Ford Motor company has shelved its plans to sell its factory in Tamil Nadu—the sole one in India—to the JSW Group. This fuels speculation that it may be considering a re-entry into this large auto market after exiting over two years ago. The Ford plant, shut since July 2022, had an annual capacity of 150,000 cars and almost 340,000 engines.
(Economic Times, The Times of India)

Indian IT firms accepting tougher contract terms, as orders slow down

India’s top IT firms are accepting tougher contract terms in an effort to grab large deals from clients, in a scenario where orders are starting to slow down in a still-uncertain global economy. IT firms have little option but to accept contract conditions such as guaranteeing minimum cost savings, thus billing the client only if certain goals are achieved and reviewing cost overruns. The IT spends from clients across the United States and Europe continues to remain weak, which will impact FY24 revenues of most Indian IT firms.
(Reuters India)

RBI clamps down on evergreening of stressed loans through the AIF route

The Reserve Bank of India has tightened norms for lenders in making investments in units of Alternative Investment Funds (AIFs), to address concerns of evergreening of stressed loans.

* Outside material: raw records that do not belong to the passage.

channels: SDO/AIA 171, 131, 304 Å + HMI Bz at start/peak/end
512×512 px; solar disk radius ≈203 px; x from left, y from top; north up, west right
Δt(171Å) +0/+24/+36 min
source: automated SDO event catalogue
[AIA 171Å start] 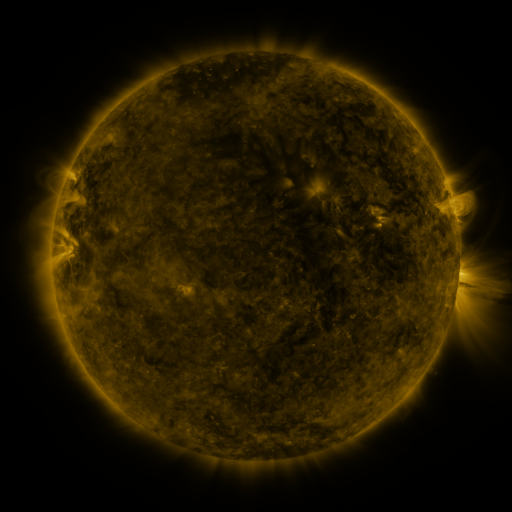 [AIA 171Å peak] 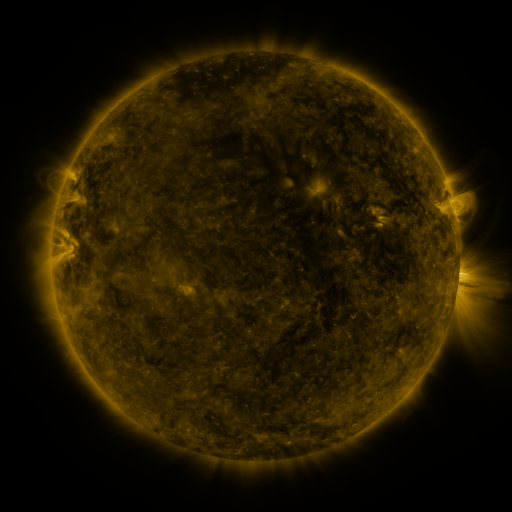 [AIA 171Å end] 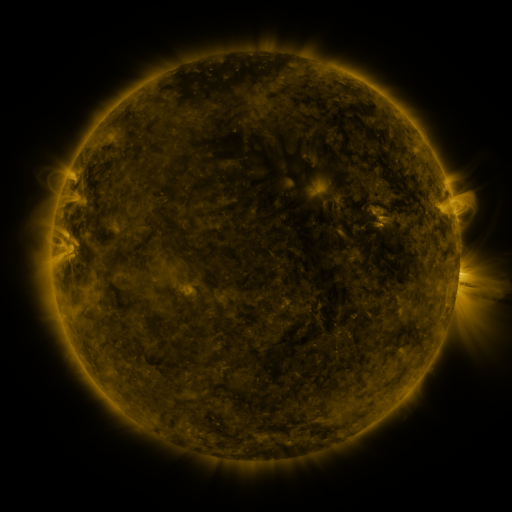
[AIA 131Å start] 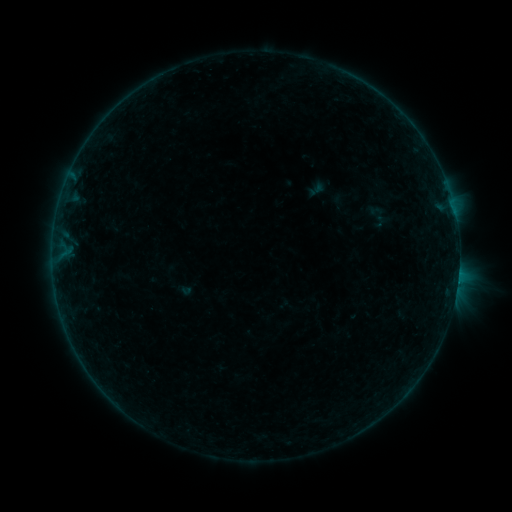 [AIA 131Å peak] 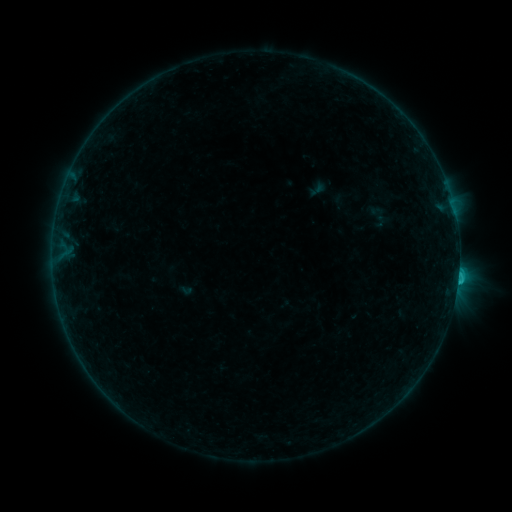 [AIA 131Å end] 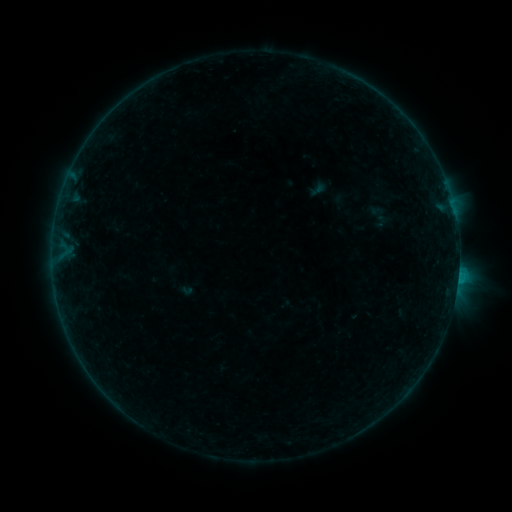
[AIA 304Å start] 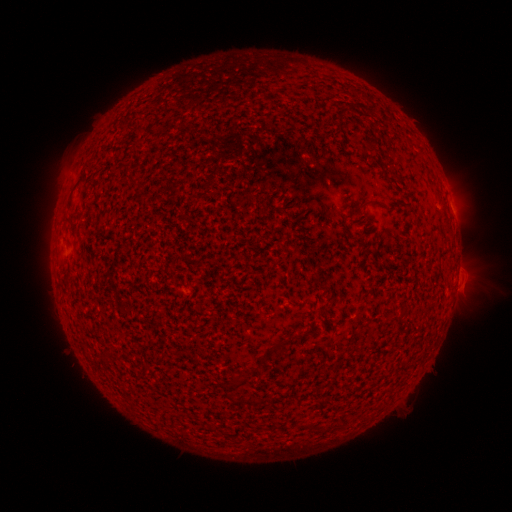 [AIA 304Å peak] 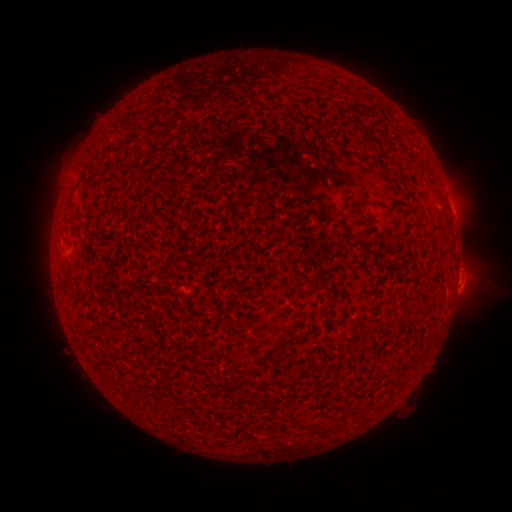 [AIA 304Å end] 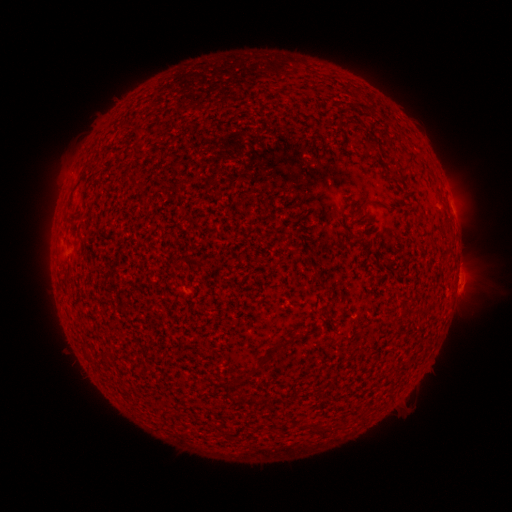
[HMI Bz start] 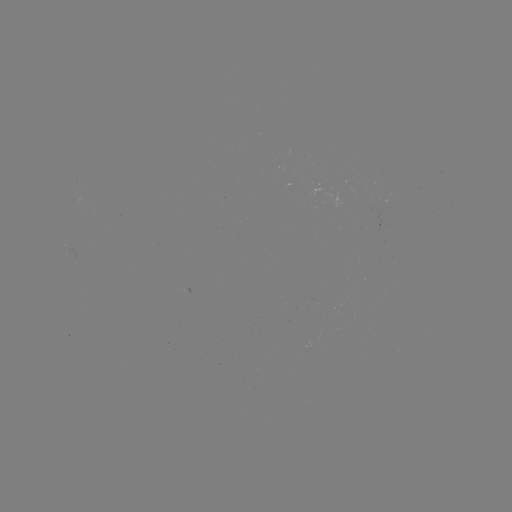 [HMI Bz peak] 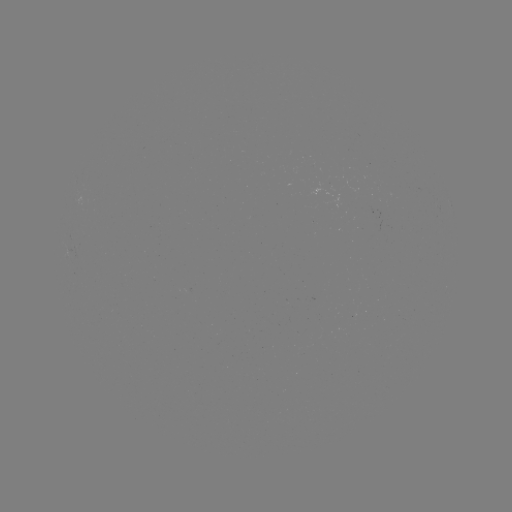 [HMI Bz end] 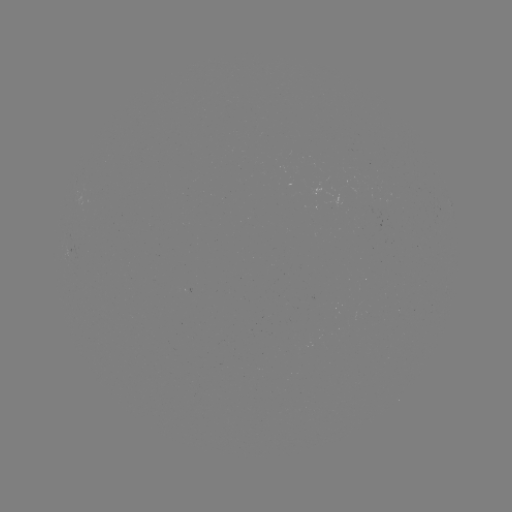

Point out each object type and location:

The bank now says lenders cannot make investments in any scheme of AIFs, which has downstream investments either directly or indirectly in a company that has borrowed from them during the previous one year.
(The Hindu Businessline, Economic Times)

IndusInd Bank may sell a near 3 percent stake through block deal

Private lender IndusInd Bank is expected to sell up to 1.79 crore shares, equivalent to a 2.86 percent equity stake (for approximately Rs 760 crore), in Nippon AMC through a block deal, CNBC-TV 18 reported. The floor price for the block deal has been set at Rs 426.60 per share, representing a five percent discount to the current market price. IndusInd Bank has been posting steady earnings growth in FY24, reporting a year-on-year 22 percent rise in net profit to Rs 2,202 crore in the September-ended quarter.